Review: Ocean Campus art gallery–James Groleau

By Lulu Orozco
The Guardsman

Groleau, a self- taught mezzotint artist from Oakland, and former City College art student, is drawn to dark psychological themes. Two of his exhibitions “Blood Bone Elegy” and “The Absence of Passion,” on display until Oct. 26 at the City College Gallery, express the complex suffering caused by war and violence.

Mezzotint, a 400-year-old printmaking technique, requires the use of hand tools to create a texture of tiny pits on a metal plate, a texture that if inked would create a rich velvety black. The artist then uses scraping and burnishing tools to smooth out the texture of the plate, creating the highlights and median tones. Then the plate is inked and placed in a press that transfers the image to paper.

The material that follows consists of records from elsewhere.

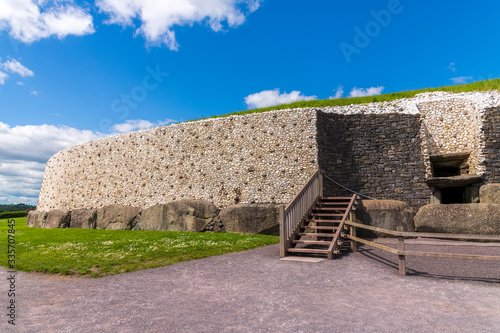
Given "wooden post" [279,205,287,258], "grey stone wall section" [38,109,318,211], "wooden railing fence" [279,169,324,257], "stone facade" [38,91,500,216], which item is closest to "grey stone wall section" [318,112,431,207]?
"stone facade" [38,91,500,216]

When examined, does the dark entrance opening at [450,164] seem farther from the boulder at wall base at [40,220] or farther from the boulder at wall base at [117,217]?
the boulder at wall base at [40,220]

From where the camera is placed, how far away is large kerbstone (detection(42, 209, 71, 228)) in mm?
20812

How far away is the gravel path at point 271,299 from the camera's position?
3934mm

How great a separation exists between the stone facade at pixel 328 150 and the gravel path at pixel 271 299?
7530 mm

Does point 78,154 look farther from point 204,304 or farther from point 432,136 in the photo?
point 432,136

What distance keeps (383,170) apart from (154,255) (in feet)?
37.9

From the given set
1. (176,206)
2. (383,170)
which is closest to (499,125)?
(383,170)

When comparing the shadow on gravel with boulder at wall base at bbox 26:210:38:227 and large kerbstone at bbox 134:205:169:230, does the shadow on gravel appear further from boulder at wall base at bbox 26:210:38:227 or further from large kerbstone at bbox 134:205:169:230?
boulder at wall base at bbox 26:210:38:227

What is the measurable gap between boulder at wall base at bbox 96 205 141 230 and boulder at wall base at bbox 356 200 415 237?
13111mm

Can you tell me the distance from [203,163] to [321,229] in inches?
340

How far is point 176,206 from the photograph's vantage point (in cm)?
1664

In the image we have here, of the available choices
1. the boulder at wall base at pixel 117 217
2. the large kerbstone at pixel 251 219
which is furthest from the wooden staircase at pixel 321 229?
the boulder at wall base at pixel 117 217

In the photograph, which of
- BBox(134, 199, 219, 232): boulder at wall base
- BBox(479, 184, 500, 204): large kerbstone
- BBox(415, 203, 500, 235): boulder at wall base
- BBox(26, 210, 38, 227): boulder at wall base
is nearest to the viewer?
BBox(415, 203, 500, 235): boulder at wall base

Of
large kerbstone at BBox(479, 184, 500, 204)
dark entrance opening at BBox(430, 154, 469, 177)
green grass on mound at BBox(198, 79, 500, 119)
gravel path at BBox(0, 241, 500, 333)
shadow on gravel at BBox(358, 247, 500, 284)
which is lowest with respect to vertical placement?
gravel path at BBox(0, 241, 500, 333)
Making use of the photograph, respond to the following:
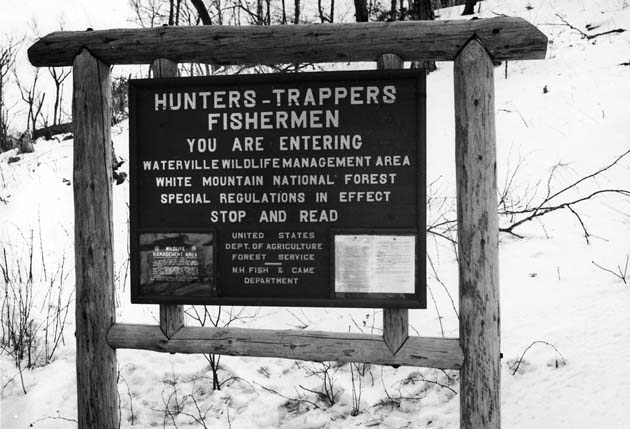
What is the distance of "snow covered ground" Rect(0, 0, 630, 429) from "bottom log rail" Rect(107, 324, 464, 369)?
0.93m

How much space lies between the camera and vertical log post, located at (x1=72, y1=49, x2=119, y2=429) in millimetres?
3480

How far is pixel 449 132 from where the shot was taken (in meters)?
8.79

“The technique demands a certain personality: preparing a plate can take up to 40 hours.  It’s a process in which you have to build your image over time, methodically,” Groleau said.

A classic mezzotint would usually be black ink on white paper. “Typically you want to see a very beautiful black, you want that to be part of your imagery,” Groleau said.

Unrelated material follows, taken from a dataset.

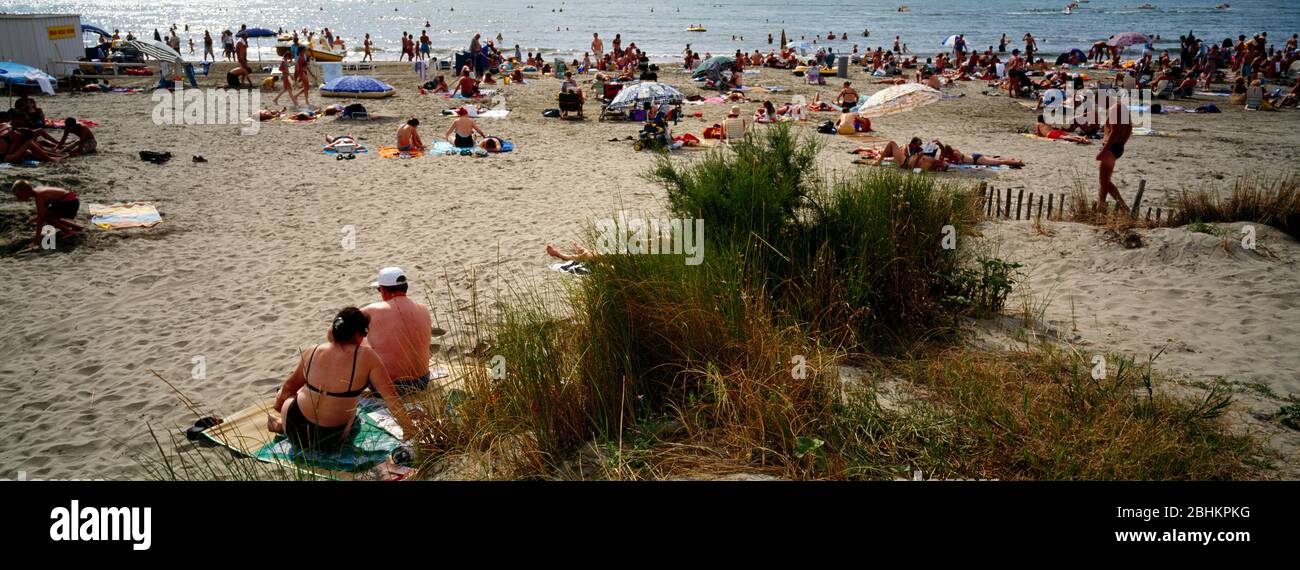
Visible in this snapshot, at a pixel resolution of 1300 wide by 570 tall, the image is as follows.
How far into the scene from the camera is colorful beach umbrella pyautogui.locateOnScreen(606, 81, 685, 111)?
16281 millimetres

However for his “Blood Bone Elegy” series, also called “The War Series,” Groleau used white and black ink printed on orange hand-made paper.

“The War Series” was created three weeks after the 9/11 attack upon the U.S and depicts the outbreak of war through 18 mezzotints grouped into three elements: Passion, Outbreak and Survival.

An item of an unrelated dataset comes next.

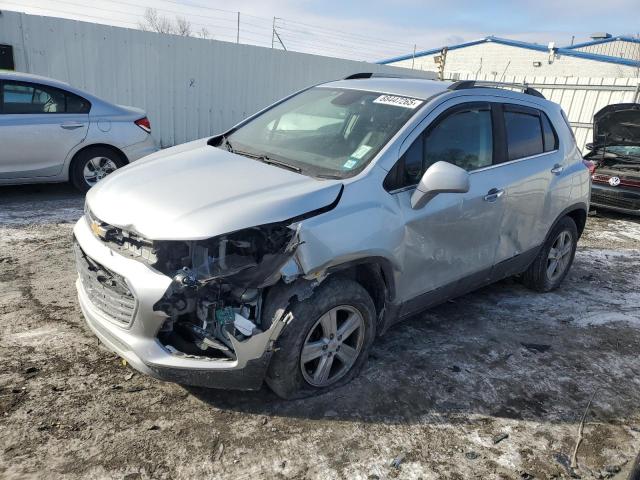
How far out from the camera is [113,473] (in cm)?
237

Human skulls, red flesh, and broken violin strings are depicted in the mezzotint’s visual narrative, which illustrates the prelude to war.

“This was a time of anticipation and fear, I wanted to do something on the outbreak of war,” Groleau said.

His second series, “The Absence of Passion (Portraits of Iraq),” stays true to classic mezzotint style, with black ink on white paper.

In this series 15 mezzotints present the trauma of warfare.  A range of emotional responses to war, from rage to resignation, are reflected through facial expressions partially wrapped in white cloth.

“It started not about Iraq;  more a personal expression of feeling constrained that turned into something broader,” said Grouleau. “Every now and then I get an idea I try to manifest. At times that vision doesn’t come through and I have to move on to the next.”

With most of his preparatory work done from home, he uses the Hunters Point Shipyard studios in San Francisco to put the finishing touches on his work.

His mezzotints have been exhibited at The Collectors Gallery in the Oakland Museum of California, as well as at the Tinhorn Press Gallery in San Francisco.

This year alone Groleau has received two awards from the “2011 Portland Museum of Art Biennial” in Portland, Maine and an Exhibition Award from the “International Mezzotint Festival” in Ekaterinburg, Russia.